Да! И еще кое-что! Вот про это-то мы и забыли! А Катькин Париж? «Парижик», как она его называет. Ее учеба и дальнейшие планы? А планы были купить там дочери квартирку. Конечно, самую скромную и самую крошечную. Но в приличном районе! На квартирку в Парижике было кое-что и отложено. Правда, с болезнью мужа в заначку пришлось нырнуть – и не раз. Но Леля от своих планов отказываться не привыкла – и квартирку в Парижике надлежало приобрести.

А дальше всплывало одно за другим – одна картинка сменяла другую. Квартира и ее содержание. Загородный дом и его содержание. Услуги садовника и домработницы. Машины – две. Содержание Катькиной квартиры в Парижике. Плата за ее учебу. Лечение мужа. Ну, и все остальное, к чему она давно успела привыкнуть и с чем расставаться было как-то не с руки, если честно. Так что было за что побороться.

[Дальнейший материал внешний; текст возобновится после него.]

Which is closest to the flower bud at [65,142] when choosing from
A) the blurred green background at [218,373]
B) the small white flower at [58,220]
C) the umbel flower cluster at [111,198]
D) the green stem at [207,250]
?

Остаток дня она еще пыталась вести какие-то разговоры, взывать, что называется, к совести обещавших, но уже прекрасно понимала, что все это бесполезно – ей отказали. Правда, все еще звучали фразы типа «Лариса Александровна, дорогая! Конечно, мы постараемся!». И все-таки это был отказ – вежливый и корректный. Красивая мина при плохой игре – вот как это все называлось.

Получилось все как всегда – в кредитовании было отказано, те, кому она была должна, ждать отказывались, сорвались старые, надежные и крупные клиенты – кризис, а другие, обещавшие предоплату, тоже сиганули в кусты. «Времена такие, Лариса Александровна! Ну, вы же сами знаете! У всех все хреново».